Do not open a public GitHub issue for security vulnerabilities.
Report vulnerabilities privately via GitHub Security Advisories. You will receive a confirmation within 2 business days and a triage decision within 5 business days.
| Severity | Definition | Fix Target |
|---|---|---|
| Critical | Delegation forgery, scope escalation past a parent grant, sealed-channel plaintext exposure, attestation bypass, signing key extraction, provenance chain forgery | 30 days from confirmed report |
| High / Medium / Low | All other confirmed vulnerabilities | 90 days from confirmed report |
Timeline starts when the issue is confirmed as a valid vulnerability, not on initial receipt. We will communicate progress at least every 14 days during active remediation.
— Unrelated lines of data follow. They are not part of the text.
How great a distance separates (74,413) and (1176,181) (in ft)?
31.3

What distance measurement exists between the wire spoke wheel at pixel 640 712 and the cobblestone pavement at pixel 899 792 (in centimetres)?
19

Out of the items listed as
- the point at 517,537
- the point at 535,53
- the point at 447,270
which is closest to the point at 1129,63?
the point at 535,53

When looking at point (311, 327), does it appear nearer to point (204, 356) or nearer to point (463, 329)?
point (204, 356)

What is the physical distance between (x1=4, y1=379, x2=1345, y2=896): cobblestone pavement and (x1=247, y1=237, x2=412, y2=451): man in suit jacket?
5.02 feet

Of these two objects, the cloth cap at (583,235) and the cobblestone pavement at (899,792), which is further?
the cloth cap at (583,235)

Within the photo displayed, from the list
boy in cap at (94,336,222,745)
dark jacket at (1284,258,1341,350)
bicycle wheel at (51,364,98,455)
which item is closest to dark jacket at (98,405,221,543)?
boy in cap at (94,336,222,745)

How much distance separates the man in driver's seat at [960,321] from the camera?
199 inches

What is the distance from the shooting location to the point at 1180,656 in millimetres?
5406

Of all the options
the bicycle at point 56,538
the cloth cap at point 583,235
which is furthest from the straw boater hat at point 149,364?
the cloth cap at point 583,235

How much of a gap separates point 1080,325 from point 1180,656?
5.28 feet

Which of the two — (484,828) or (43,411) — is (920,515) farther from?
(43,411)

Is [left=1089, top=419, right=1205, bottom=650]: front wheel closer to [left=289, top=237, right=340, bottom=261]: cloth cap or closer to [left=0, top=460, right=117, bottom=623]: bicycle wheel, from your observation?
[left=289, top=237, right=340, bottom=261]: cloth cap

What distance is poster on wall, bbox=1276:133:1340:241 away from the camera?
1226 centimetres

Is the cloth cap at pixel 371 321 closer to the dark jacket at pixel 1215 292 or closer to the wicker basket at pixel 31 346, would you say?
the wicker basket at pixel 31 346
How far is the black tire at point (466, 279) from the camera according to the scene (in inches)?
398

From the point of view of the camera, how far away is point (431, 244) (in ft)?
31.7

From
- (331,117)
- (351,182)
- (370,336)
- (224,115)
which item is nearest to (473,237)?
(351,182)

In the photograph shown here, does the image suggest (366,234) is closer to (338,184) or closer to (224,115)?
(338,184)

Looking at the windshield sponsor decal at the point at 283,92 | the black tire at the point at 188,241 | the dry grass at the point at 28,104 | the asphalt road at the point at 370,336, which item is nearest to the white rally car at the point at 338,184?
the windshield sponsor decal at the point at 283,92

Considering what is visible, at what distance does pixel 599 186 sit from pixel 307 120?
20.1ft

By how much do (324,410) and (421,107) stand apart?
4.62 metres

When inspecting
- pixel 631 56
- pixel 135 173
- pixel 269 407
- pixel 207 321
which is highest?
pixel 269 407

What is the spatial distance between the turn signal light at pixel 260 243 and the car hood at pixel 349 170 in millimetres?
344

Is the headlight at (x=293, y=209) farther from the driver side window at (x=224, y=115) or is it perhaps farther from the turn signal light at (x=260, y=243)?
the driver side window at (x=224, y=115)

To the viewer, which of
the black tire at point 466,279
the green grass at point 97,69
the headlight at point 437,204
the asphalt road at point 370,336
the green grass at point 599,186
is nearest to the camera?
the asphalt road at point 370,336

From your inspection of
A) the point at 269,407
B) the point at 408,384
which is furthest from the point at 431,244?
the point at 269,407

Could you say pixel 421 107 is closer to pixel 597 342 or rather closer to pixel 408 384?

The following components are in scope:
- Delegation chain: scope attenuation correctness (a child grant must be a provable subset of its parent), signature verification, depth limits, and cross-chain replay protection
- Sealed peer channel: any path by which a task payload could be read outside the peer's attested measurement
- TEE attestation path: peer measurement verification for TPM 2.0, AMD SEV-SNP, Intel TDX, and OPAQUE Managed Runtime providers, and binding of the channel key to that measurement
- Signing key handling: hardware-sealed key generation, storage, and use
- Provenance record: integrity of the delegation DAG; any path by which a valid TRACE record could be forged, reparented, or suppressed
- Bugs in TEE firmware or hardware microcode (AMD, Intel, or cloud provider trust anchor issues): report those directly to the relevant vendor
- Vulnerabilities in the A2A transport itself that are not specific to the cA2A profile: report those to the A2A project
- Vulnerabilities in the upstream Cedar policy engine that are not specific to cA2A's integration: report those to the Cedar project
- Theoretical weaknesses in TEE threat models that are already acknowledged in public literature
If you are unsure whether an issue is in scope, report it anyway and we will triage.
Reporters of confirmed, in-scope vulnerabilities will be acknowledged by name (or handle, if preferred) in the release notes of the fix. We will not publish details of the report without your consent. If you prefer to remain anonymous, say so in your advisory submission and we will honor that.